I forced myself up and into the shower. I don’t remember ever showering so much in my life. Showering until the scalding hot water runs cold. Showering four or sometimes five times a day, scrubbing my skin so hard in places it has become red and raw. I almost didn’t notice until I looked down at my legs while I was getting dressed. I felt disgusted. My body only served as a reminder. I hated looking at my body so much that I covered my mirror with a sheet. I didn’t want to see myself, my body, a tool for that man to do whatever he liked. But today it the day. The police are coming over and hopefully, I can hear the conversation now, they’re going to tell me that they have been working hard and they think they’re getting close. I sometimes have daydreams where I get to go into a police lineup and point out the man that did it. Feeling that power surge up within me, taking back control of my life. It almost made me salivate.

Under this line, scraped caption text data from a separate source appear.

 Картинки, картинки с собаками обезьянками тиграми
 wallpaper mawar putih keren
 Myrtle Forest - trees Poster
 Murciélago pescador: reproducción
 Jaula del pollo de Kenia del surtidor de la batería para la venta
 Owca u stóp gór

I heard a knock on my apartment door. I live in an apartment building and didn’t buzz anyone in. My stomach immediately started doing flips as I tiptoed to the door. I held my breath before looking through the peep hole only to see two men with badges looking impatient on the other side of the door. My heart continued to pound in my chest as I let them in.
2
I offered the police officers, no- detectives, coffee as they made themselves comfortable at my grey and glass dining table. My apartment is a loft and very spacious. From the table you had a vantage point of the whole room which was plain but messy. I hadn’t cooked food or cleaned, hell, I’ve hardly left my bed in at least a week. I poured them coffee into two matching mugs and saved my extra-large, chipped college mug for myself. I sat at the table, shifting my weight trying to be comfortable under their gaze but constantly found that I wasn’t able to relax. Every interaction with a police officer or detective just leaves me feeling like they don’t believe my story, my account, of what happened last Thursday night. They ask the same questions over and over like they are expecting me to slip up and tell them something completely different and wild.

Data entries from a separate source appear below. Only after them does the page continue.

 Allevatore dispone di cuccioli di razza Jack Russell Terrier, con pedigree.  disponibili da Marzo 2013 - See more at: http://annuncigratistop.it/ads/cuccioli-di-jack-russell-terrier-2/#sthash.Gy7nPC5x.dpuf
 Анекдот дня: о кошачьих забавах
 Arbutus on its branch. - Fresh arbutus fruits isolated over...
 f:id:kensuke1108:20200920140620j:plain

The first detective finally looked at his partner and then back to me. “I wish we had some better news for you. We were able to catch part of the struggle on the camera outside your building and we’re waiting on our tech guys to scrub it so we can try to get a license plate number. But until then, why don’t you recount your… story, for us one more time since we aren’t the cops who took your original statement.”
My face flushed and I continued to stare into my coffee. A sort of numbness takes over me each time I recount what happened. Like I’m telling a tale about someone else and that this all didn’t really happen to me. I took a deep breath and started at the top. “Okay,” I mumbled, “if you insist.” The second detective clicked open a pen and opened up a tiny notebook that he had taken out of his pocket. He gave me a nod as if to say, go ahead.

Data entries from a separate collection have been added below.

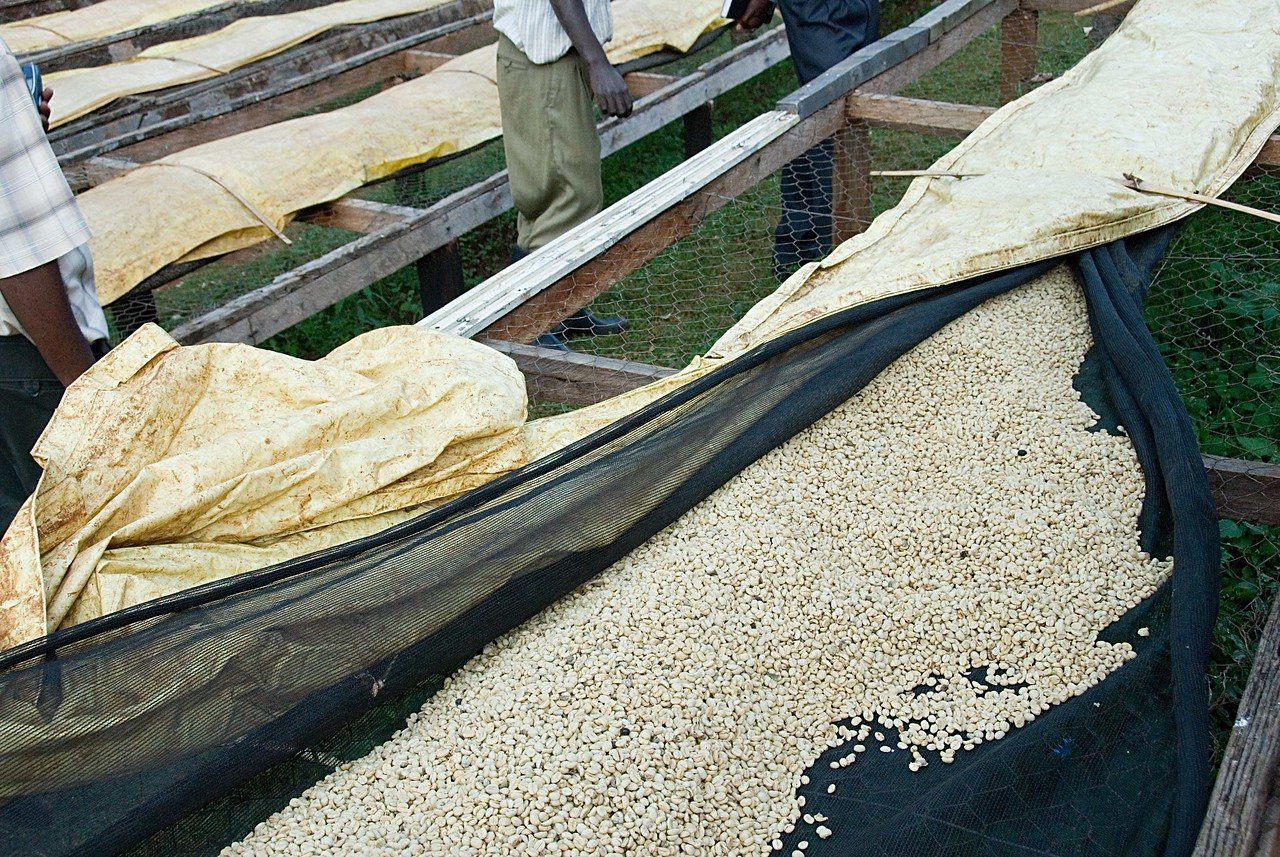 It takes 7 to 10 days for the beans to dry.  Racks allow ventilation from below to even out and to quicken drying.  The beans are protected from occasional rain by a plastic covering ,which can quickly be put over them or removed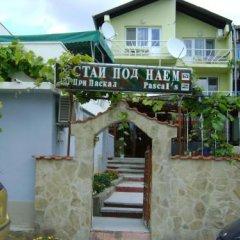 Отель Guest House Paskal бассейн фото 2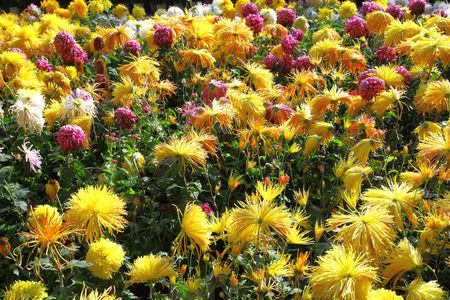 Garden chrysanthemums in full bloom photo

“I went out with a few friends on Thursday night, just to hang out for a little bit with some friends that I hadn’t seen in a while. We had a flight tasting at a brewery downtown before just me and Kate went to another bar.”
“And why was it only the two of you going?” the first detective asked.
“I hadn’t seen her in a while. We used to see each other two or three times a week but we hadn’t and wanted time to catch up, just the two of us,” I replied. He gave me a nod, and I continued.
“We got to the next bar, The Peacock, and things seemed fine. It was really crowded and Kate and I sat at a table outside. She ordered us both a drink and a water. I remember that it was so packed on the roof but Kate felt like this group of kids in the corner was looking at us the wrong way. Everything happened so fast. Kate went to the bathroom and I guess on her way back she started yelling and getting into a fight with a girl who was sitting at that table. I don’t know what the fight was about but Kate is like, the sweetest girl in the world. She would never have started something unless she felt like she had to. But I told the waitress that stepped in that Kate and I would leave. As we were going down the stairs Kate started acting weird. She couldn’t stand up, she wasn’t making any sense when she was talking. My only thought was to get her safely to my car so I could figure out what to do next. But I had to carry her, literally carry her, and her purse and stuff and in all the craziness my purse fell and was picked up by someone who later stole my money and my credit card. Someone saw Kate passed out on the ground and called an ambulance. They took Kate away, the doctors told her that she had been roofied with Ketamine and had an allergic reaction. I think I was roofied too but I’m double Kate’s size and I don’t think it impacted me as much. But anyways, Kate was taken away in an ambulance and a cop told me he would take me to a homeless shelter for the night or back to my apartment. I didn’t have anything- no purse, no phone, no car keys, no apartment keys, I mean nothing. The cop took my back to my apartment building and left me there.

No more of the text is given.